Given instruction 1
According to the court ruling summary, in what year did Amazon add a provision requiring arbitration to its conditions of use?

Excerpt to read
# # # #

On August 25, 2016, the United States Court of Appeals for the Second Circuit ruled that a consumer class action lawsuit against Amazon.com brought under the Consumer Product Safety Act arising from the sale of a diet pill that contained a banned stimulant would be allowed to proceed in the federal court, rejecting Amazon's contention that the suit was barred by the website's conditions of use, which required arbitration of such disputes.

The plaintiff in this case, Dean Nicosia, allegedly began using the Amazon website in 2008, at which time there was no condition of use requiring arbitration of claims against Amazon. Amazon added a provision requiring arbitration in 2012. Plaintiff denied that he had ever registered for an account, and also pointed out that as of 2008 the website contained a choice of forum clause that required customer disputes to be resolved in the Washington state and federal courts, not in arbitration.

Plaintiff had filed suit in the Eastern District of New York. The district judge granted Amazon's motion to dismiss based on her conclusion that plaintiff had bound himself to arbitrate the claim and further denied his motion for a preliminary injunction based on lack of standing. The Second Circuit overturned the first ruling, but upheld the second.

The Second Circuit's lengthy opinion focuses in large part on the Amazon order page as it appeared during the relevant time period. The page did not require a consumer to state whether he or she agrees to the website's conditions of use as a condition for placing an order, and the conditions were not set forth in bold type or capitalized. Further, the fact that the page contains multiple links of various colors and sizes obscures the terms of use provision. The Court concluded that Amazon did not provide reasonably conspicuous notice of the arbitration provision as was required under the applicable Washington State law to render the provision enforceable. The Court did not finally resolve the issue of whether the provision was enforceable, however, as the decision in the motion to dismiss context addressed only whether Amazon could prove that plaintiff had agreed to mandatory arbitration as a matter of law. But the end result is that Amazon has to litigate in court at least in the first instance concerning a dispute it had hoped would be arbitrated.

# # # #

[Dataset entries]
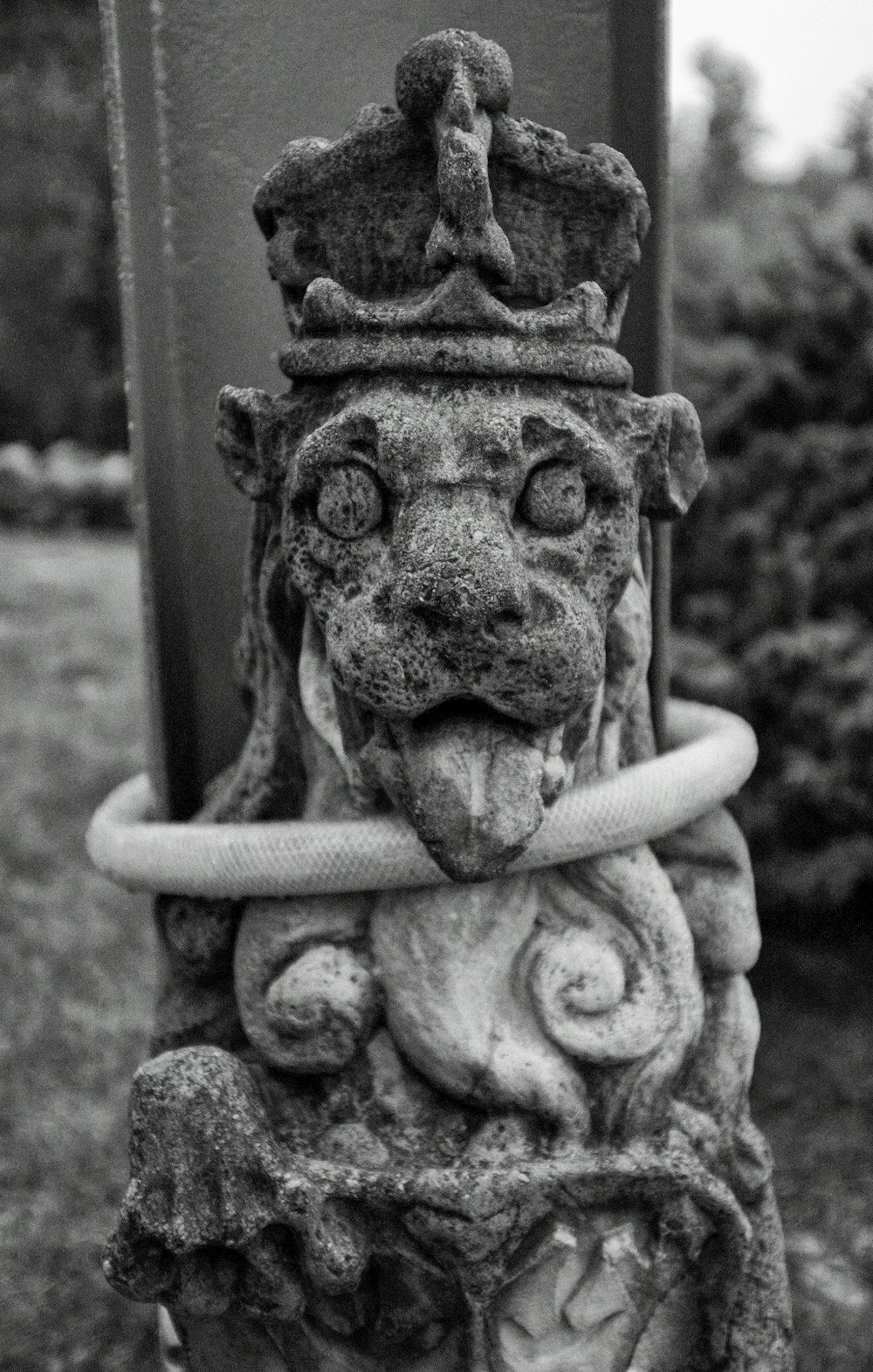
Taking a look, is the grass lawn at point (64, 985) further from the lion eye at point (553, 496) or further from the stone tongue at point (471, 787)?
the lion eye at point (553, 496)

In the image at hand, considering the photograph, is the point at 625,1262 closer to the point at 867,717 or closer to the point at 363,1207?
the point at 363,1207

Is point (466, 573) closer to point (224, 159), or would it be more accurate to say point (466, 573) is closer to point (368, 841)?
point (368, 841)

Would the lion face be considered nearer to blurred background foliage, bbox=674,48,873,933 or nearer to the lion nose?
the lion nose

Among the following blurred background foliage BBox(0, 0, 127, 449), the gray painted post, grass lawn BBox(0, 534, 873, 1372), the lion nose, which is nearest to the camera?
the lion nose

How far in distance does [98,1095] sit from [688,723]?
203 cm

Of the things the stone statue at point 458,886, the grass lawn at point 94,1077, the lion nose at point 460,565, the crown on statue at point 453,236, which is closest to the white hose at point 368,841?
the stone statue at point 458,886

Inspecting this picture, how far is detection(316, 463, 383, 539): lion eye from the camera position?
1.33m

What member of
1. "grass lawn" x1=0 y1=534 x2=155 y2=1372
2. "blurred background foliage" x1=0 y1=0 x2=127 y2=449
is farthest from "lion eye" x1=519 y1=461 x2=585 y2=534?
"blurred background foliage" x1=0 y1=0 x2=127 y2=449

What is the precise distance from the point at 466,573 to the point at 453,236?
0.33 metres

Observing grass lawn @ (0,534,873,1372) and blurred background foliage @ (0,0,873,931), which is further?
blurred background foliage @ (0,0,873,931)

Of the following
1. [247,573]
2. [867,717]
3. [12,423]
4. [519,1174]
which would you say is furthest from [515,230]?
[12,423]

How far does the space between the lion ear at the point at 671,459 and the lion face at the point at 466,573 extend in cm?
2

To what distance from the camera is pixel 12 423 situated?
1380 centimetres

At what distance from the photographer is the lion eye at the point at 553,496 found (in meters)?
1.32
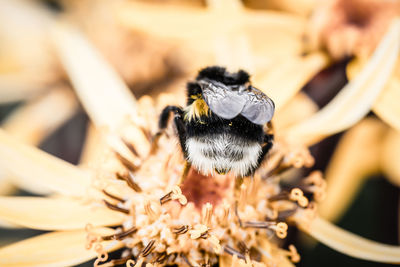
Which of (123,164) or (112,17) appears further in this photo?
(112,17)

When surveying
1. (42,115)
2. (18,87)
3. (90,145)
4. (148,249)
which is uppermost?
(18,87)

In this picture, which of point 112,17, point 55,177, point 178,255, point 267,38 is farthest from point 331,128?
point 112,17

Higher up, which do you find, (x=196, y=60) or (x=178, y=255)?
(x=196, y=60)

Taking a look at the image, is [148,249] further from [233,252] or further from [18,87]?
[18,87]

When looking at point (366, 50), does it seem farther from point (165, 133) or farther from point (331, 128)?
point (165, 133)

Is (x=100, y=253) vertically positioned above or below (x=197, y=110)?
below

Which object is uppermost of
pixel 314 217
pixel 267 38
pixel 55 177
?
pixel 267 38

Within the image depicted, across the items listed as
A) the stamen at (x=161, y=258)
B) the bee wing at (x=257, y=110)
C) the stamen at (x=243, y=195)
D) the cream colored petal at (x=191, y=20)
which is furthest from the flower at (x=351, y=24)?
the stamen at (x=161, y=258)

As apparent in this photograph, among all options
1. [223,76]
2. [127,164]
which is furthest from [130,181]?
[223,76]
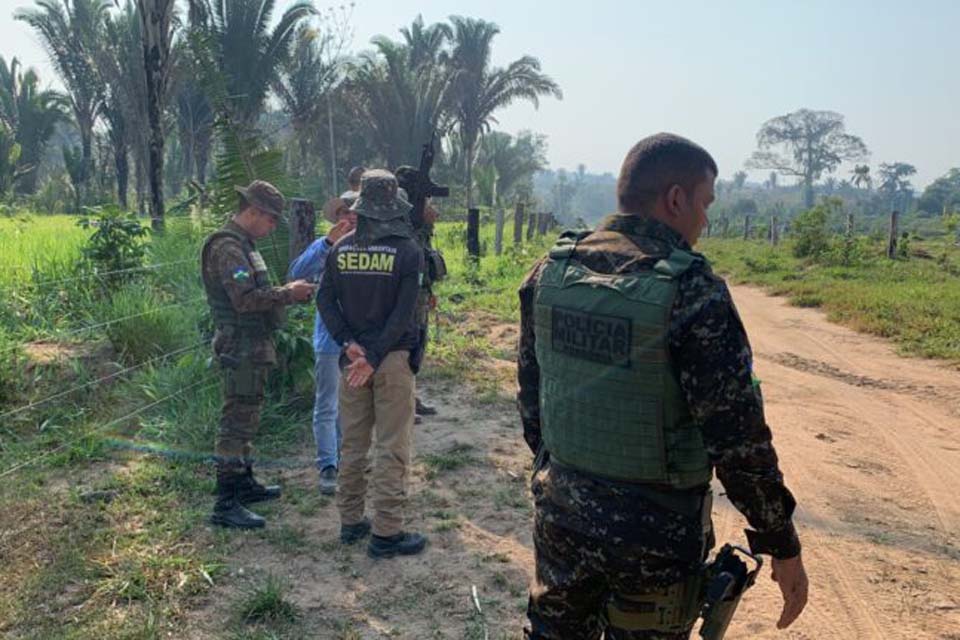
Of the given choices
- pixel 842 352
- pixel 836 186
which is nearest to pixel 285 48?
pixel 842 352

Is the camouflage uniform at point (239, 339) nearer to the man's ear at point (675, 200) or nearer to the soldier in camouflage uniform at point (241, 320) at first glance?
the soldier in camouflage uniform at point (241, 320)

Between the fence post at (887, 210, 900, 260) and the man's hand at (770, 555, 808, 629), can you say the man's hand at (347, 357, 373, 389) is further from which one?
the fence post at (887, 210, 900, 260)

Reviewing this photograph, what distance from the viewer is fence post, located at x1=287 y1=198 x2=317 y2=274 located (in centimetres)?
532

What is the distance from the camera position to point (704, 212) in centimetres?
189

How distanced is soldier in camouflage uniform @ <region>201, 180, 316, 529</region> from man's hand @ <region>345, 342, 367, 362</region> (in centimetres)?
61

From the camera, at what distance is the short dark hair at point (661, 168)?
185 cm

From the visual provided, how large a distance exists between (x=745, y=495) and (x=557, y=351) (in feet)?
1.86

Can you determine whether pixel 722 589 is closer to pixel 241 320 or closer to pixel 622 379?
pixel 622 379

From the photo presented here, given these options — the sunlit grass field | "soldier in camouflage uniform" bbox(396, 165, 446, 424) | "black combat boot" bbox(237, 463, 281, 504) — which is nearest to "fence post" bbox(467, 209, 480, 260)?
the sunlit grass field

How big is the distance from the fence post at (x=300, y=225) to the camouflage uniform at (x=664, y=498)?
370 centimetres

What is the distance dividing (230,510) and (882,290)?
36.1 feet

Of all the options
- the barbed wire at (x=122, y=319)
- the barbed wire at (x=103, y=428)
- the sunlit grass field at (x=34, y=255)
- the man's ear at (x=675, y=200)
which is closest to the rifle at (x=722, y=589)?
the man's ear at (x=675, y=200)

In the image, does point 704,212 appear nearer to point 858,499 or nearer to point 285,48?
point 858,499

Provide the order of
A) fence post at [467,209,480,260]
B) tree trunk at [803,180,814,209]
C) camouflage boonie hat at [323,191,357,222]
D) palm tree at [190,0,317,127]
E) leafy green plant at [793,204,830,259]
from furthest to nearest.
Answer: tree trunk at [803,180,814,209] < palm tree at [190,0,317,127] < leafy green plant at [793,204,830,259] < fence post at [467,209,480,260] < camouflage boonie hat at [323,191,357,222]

# # # #

Given instruction 2
Locate each line of the records that contains the string "sunlit" and copy those lines.

Complete output 1
2012

Complete output 2
From the photo presented here, given these options — the sunlit grass field | "soldier in camouflage uniform" bbox(396, 165, 446, 424) | "black combat boot" bbox(237, 463, 281, 504) — which is nearest to "fence post" bbox(467, 209, 480, 260)?
the sunlit grass field
- the sunlit grass field at (x=34, y=255)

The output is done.